Pharmacomechanical thrombectomy for treatment of symptomatic lower extremity deep venous thrombosis: safety and feasibility study.
Academic Article
Overview
abstract
PURPOSE: The current standard of care for deep venous thromboembolism (DVT) is anticoagulation; however, this treatment method does not rapidly relieve clot burden or clinical symptoms. We describe a rapid and effective method of thrombus removal, with simultaneous percutaneous mechanical thrombectomy (PMT) and thrombolysis. METHODS: Over 26 months 20 patients (22 men, 2 women; mean age, 52 +/- 6 years [range, 38-79 years]) with extensive lower extremity DVT were treated with PMT with the AngioJet thrombectomy device in combination with lytic agent (urokinase, tissue plasminogen activator, or reteplase) added to the infusion. Three patients underwent treatment twice, because of recurrent DVT. The primary end point was angiographic evidence of restoration of venous patency at completion of the procedure.
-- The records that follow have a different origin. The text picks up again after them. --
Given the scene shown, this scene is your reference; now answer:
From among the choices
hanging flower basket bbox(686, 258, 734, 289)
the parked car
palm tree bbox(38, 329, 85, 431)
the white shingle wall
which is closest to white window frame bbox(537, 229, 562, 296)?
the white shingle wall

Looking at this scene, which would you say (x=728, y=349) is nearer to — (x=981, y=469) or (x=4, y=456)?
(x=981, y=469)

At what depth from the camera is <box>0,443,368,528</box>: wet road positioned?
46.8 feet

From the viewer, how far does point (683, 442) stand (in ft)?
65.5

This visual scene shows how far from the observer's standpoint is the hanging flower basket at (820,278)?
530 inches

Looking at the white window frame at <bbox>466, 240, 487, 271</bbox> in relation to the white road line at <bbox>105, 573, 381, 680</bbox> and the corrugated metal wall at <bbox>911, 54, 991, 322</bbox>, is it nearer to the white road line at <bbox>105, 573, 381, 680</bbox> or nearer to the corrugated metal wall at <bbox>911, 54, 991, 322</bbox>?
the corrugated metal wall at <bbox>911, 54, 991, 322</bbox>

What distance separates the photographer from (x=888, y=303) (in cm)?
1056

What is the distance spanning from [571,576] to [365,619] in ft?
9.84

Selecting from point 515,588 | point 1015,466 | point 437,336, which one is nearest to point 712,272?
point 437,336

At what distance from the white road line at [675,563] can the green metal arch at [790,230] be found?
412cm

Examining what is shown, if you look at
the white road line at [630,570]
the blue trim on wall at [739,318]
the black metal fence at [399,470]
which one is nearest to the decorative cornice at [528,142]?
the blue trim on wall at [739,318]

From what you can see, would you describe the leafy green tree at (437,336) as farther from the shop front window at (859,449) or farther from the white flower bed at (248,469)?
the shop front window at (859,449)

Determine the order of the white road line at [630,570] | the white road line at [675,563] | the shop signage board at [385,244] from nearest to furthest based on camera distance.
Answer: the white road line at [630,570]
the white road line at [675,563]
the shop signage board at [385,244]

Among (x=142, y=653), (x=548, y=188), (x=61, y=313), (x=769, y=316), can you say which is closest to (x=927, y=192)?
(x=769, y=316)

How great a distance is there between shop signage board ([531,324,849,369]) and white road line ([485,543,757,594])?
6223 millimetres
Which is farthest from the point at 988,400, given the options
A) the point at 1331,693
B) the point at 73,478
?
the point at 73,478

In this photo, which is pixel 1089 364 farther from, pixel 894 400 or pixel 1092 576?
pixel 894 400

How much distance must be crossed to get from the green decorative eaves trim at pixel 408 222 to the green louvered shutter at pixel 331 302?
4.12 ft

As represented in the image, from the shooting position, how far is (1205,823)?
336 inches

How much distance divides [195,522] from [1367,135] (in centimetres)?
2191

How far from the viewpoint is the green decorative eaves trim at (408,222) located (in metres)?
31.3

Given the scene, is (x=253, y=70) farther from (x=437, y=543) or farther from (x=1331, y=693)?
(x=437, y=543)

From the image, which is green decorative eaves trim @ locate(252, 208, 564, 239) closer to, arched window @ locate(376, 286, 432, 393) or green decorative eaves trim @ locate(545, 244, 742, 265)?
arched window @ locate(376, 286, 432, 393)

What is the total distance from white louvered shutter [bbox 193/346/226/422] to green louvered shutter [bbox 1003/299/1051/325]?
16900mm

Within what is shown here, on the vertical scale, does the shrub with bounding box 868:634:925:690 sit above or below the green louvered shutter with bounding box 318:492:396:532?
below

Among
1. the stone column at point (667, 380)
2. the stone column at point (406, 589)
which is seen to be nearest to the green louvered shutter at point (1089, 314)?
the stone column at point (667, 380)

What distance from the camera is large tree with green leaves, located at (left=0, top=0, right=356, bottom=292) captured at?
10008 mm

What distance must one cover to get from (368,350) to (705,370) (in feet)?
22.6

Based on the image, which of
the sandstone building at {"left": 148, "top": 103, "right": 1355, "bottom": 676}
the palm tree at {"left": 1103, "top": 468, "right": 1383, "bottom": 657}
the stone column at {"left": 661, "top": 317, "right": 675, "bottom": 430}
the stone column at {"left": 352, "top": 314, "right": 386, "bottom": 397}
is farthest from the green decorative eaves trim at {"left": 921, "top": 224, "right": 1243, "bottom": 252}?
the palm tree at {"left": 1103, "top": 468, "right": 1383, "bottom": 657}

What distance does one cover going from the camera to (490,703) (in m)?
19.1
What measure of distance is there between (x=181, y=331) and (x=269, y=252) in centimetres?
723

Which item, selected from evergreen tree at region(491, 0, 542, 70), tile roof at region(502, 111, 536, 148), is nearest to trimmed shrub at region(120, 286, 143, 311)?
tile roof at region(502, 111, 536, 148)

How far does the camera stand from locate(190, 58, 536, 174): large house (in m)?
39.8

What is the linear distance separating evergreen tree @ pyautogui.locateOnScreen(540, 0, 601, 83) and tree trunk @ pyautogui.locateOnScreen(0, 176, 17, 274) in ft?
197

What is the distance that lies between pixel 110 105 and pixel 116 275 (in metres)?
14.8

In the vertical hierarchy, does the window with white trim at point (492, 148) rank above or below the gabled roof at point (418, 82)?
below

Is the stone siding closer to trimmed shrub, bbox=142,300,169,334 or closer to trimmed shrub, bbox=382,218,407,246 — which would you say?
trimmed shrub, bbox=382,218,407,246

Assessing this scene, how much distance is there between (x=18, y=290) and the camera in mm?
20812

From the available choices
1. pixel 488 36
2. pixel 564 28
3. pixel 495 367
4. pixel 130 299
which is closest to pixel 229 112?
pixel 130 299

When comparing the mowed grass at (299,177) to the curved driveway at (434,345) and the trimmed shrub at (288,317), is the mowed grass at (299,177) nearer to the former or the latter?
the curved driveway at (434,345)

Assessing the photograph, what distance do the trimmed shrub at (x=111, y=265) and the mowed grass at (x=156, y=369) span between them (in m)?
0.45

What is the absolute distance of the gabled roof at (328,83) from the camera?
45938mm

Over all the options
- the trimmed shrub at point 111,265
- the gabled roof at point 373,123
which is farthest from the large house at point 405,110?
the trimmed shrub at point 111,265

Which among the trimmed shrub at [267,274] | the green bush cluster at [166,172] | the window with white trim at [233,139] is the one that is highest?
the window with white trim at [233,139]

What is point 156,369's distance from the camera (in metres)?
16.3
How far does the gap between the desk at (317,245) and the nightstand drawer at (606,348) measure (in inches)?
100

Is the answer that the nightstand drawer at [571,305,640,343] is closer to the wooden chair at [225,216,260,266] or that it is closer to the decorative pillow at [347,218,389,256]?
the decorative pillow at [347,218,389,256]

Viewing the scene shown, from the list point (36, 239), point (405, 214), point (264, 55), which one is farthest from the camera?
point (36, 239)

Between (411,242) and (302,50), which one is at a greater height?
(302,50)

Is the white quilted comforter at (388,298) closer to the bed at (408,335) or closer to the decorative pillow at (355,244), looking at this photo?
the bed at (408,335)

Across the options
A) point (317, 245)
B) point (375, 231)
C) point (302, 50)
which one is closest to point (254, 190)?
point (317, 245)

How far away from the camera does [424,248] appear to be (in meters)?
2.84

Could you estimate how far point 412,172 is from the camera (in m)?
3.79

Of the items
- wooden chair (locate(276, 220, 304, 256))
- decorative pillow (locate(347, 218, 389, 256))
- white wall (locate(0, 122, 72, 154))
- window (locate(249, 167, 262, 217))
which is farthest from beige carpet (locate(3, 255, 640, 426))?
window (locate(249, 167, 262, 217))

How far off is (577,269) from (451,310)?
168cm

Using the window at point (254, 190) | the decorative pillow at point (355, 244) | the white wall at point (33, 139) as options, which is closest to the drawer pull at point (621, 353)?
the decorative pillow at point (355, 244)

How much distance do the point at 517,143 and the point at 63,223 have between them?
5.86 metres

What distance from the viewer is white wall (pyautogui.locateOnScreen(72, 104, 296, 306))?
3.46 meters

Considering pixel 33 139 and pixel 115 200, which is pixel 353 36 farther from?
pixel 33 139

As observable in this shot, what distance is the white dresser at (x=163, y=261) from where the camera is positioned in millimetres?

Complications, recurrent ipsilateral DVT, and improvement in clinical symptoms were evaluated. RESULTS: Complete thrombus removal was obtained in 15 procedures (65%), and partial resolution in the remaining 8 procedures (35%). Inciting occlusive lesions responsible for acute DVT were revealed in 14 patients (61%), and angioplasty with or without stenting was performed when necessary. In the 8 procedures with partial resolution additional catheter-directed thrombolysis was carried out on average for 5.7 hours, with further thrombus reduction. Overall, immediate (<24 hours) improvement in clinical symptoms was noted in 17 patients (74%). There were no complications related to either PMT or the short duration of lytic agent infusion. At average follow-up of 10.2 +/- 0.3 months (range, 3-26 months), 3 patients had recurrent ipsilateral DVT, and underwent repeat treatment. CONCLUSIONS: Addition of lytic agent to PMT facilitates thrombus extraction, decreases overall interventional treatment time, and improves patient outcomes. In addition, definitive management of underlying anatomic lesions can be performed in the same setting. Further outcome measures are necessary to study the long-term efficacy of this treatment method on preservation of valve function, reduction of chronic venous insufficiency, and improved quality of life.